### Problem
Return every line of the entries below that contains the word "grass", copying each one in full.

### Data supplied
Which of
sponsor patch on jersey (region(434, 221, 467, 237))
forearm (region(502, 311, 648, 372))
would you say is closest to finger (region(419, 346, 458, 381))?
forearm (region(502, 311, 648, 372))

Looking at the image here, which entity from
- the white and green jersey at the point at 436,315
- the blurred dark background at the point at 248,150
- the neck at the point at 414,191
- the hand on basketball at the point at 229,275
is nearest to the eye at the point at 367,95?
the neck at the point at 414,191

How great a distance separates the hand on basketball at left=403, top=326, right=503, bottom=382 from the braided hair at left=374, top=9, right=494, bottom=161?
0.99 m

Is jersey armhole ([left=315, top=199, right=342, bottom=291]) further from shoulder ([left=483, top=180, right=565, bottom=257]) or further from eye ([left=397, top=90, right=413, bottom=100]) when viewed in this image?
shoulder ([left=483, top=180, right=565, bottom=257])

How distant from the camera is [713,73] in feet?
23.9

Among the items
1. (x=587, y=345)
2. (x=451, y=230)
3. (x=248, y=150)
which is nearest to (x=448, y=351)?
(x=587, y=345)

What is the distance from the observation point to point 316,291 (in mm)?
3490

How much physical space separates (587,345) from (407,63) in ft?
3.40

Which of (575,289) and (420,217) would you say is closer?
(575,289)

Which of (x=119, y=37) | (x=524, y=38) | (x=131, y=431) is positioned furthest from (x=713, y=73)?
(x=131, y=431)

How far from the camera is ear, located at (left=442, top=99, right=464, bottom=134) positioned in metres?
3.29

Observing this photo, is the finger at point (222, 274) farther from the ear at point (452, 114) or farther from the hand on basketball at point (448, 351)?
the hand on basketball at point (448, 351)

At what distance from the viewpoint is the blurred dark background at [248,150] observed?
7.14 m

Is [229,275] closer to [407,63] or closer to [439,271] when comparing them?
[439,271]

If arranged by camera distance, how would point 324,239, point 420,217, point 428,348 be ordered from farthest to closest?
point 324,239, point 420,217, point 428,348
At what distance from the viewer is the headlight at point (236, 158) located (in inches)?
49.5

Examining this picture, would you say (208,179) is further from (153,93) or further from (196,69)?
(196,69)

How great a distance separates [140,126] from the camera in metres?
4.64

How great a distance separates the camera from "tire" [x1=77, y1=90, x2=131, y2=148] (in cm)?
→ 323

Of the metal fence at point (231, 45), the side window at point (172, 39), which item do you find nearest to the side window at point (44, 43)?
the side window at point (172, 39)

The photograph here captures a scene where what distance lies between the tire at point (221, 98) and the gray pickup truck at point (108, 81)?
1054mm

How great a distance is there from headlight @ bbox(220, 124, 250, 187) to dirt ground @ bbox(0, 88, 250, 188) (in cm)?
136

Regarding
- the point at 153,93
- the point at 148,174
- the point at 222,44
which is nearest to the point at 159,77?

* * *

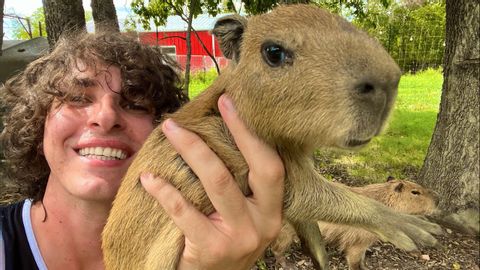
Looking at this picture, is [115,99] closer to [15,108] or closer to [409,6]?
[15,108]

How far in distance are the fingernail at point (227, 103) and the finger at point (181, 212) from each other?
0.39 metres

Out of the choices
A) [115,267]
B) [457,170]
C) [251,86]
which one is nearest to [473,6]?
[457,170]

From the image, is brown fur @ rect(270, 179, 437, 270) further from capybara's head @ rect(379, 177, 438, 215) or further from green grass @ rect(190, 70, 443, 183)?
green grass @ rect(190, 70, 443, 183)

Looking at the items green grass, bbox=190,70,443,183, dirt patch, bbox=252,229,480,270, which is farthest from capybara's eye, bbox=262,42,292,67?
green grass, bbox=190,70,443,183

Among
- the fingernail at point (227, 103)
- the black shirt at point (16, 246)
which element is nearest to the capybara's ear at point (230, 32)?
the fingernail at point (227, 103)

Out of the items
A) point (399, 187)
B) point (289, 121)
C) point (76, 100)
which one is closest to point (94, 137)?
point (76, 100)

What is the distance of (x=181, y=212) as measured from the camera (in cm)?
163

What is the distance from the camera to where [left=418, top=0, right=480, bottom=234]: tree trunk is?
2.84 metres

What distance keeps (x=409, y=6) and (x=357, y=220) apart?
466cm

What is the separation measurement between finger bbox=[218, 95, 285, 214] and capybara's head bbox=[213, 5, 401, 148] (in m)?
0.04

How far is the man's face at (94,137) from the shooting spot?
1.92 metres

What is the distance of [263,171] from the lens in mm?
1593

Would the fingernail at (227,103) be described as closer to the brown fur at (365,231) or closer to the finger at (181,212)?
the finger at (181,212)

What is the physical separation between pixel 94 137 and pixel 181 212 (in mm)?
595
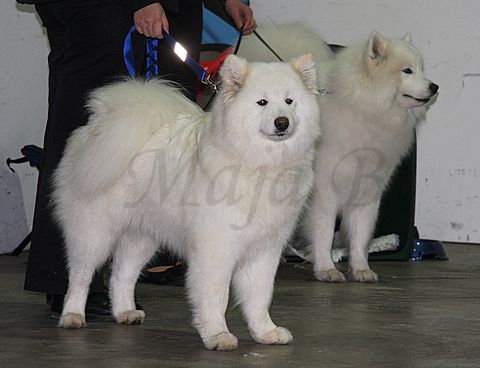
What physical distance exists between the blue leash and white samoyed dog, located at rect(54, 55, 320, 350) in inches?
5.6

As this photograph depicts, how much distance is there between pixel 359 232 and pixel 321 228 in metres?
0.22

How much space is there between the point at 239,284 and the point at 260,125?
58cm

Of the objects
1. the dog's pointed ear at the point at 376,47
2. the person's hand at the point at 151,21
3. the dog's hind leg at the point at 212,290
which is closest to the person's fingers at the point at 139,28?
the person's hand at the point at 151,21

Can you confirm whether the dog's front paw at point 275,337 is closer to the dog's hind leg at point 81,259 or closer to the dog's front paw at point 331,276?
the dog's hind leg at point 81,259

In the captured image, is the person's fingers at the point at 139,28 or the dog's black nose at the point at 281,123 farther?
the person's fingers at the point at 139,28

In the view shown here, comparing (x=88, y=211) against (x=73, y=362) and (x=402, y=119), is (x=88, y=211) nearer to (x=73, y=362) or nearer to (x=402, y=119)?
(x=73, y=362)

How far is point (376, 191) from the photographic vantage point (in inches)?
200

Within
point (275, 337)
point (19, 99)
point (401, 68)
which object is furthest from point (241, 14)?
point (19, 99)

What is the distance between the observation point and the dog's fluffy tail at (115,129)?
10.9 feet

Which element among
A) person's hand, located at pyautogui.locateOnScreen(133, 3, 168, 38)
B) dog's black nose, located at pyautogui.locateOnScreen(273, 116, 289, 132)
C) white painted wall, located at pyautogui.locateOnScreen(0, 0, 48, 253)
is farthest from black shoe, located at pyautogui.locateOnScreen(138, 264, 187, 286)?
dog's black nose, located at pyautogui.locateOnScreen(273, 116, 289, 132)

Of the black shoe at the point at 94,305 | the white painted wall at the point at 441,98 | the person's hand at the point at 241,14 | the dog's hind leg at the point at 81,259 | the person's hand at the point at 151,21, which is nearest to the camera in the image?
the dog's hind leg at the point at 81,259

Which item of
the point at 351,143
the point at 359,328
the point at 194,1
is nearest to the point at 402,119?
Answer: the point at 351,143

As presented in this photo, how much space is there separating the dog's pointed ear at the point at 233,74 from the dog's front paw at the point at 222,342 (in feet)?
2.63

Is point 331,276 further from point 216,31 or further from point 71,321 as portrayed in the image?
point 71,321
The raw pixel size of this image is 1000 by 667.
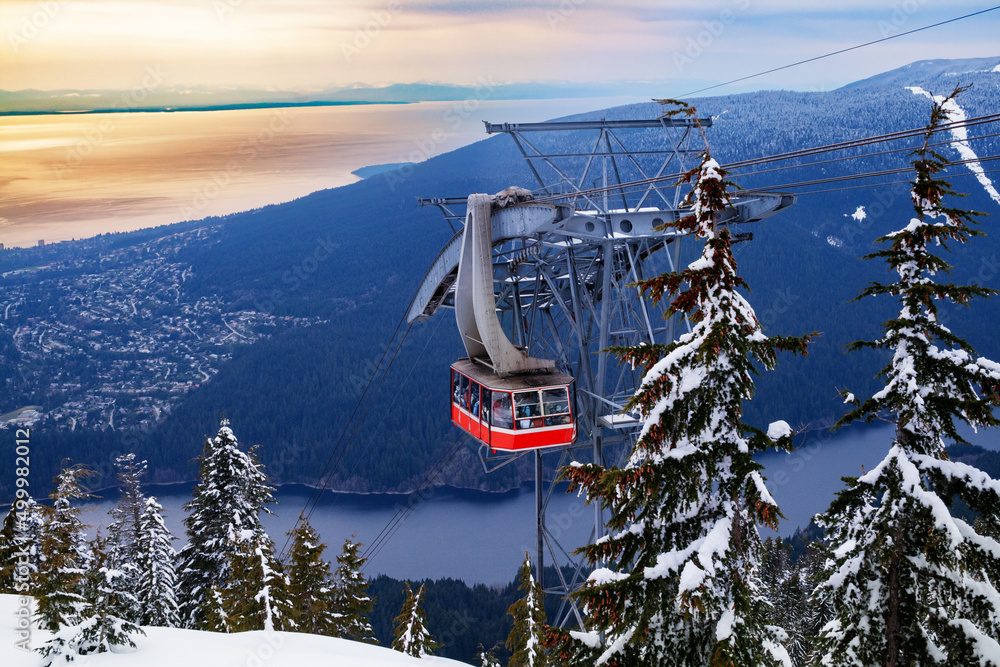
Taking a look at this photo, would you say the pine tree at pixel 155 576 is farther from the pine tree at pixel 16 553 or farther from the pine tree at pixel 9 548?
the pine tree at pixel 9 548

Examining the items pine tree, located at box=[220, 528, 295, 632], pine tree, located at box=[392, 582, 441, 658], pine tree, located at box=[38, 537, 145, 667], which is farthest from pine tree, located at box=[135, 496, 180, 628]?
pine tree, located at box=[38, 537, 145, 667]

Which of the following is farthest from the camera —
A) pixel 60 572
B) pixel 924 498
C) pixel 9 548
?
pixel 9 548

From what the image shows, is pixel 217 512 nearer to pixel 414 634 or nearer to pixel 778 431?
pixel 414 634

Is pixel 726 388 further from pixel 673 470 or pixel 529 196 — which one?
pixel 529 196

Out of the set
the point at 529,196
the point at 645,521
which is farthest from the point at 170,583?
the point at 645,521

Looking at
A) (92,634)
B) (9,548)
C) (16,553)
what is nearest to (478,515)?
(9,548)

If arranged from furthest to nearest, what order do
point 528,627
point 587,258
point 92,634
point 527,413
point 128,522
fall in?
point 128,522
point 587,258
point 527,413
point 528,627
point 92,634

---

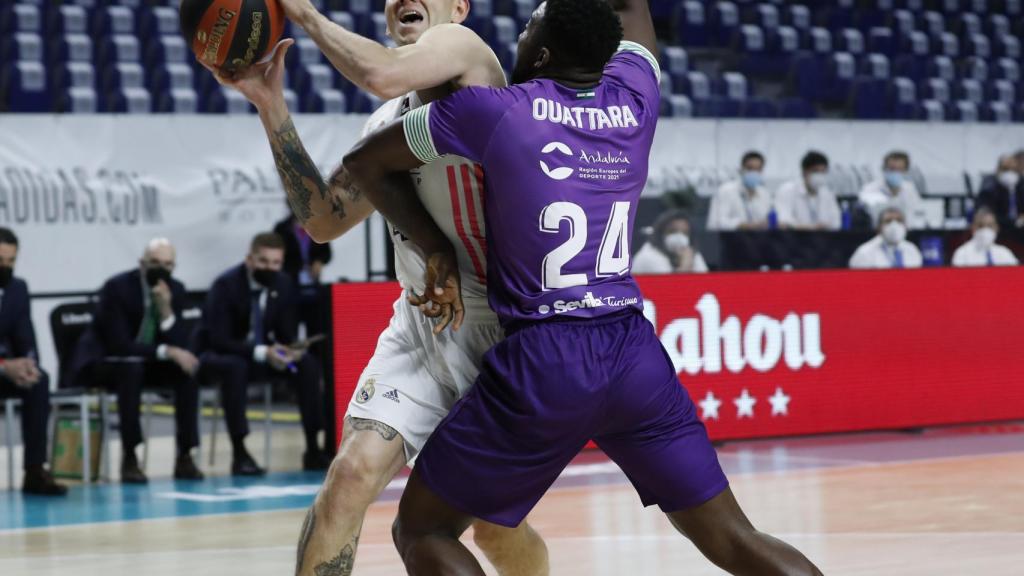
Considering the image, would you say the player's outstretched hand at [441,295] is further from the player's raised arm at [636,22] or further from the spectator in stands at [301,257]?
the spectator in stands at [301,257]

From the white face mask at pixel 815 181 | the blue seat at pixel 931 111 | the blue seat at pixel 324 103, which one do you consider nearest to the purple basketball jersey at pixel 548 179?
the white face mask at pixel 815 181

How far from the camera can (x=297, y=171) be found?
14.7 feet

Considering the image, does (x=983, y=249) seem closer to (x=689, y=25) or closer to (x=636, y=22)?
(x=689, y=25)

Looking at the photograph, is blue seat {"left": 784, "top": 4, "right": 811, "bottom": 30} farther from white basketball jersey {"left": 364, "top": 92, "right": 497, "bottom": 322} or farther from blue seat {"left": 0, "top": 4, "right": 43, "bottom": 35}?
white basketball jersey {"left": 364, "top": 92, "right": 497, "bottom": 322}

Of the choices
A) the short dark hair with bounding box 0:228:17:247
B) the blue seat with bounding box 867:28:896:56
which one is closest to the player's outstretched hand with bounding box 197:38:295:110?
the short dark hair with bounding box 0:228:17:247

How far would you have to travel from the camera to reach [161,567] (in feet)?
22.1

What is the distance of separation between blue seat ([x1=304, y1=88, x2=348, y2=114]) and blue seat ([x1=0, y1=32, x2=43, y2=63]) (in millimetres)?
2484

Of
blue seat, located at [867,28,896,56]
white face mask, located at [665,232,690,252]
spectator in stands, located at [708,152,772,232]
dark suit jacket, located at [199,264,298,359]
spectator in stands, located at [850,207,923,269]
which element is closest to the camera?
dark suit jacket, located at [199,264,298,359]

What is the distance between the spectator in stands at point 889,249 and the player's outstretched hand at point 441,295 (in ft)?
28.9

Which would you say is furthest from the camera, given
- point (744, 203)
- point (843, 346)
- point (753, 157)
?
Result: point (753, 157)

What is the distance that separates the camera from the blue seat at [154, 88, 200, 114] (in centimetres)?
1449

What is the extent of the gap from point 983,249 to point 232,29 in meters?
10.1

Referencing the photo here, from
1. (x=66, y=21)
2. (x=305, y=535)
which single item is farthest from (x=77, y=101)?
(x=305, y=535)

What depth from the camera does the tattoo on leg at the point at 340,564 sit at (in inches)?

### Response to the task
From the image, is brown fur @ rect(270, 179, 437, 270) further from capybara's head @ rect(379, 177, 438, 215) or further from green grass @ rect(190, 70, 443, 183)?
green grass @ rect(190, 70, 443, 183)
Looking at the items green grass, bbox=190,70,443,183, dirt patch, bbox=252,229,480,270, which is farthest from capybara's eye, bbox=262,42,292,67?
green grass, bbox=190,70,443,183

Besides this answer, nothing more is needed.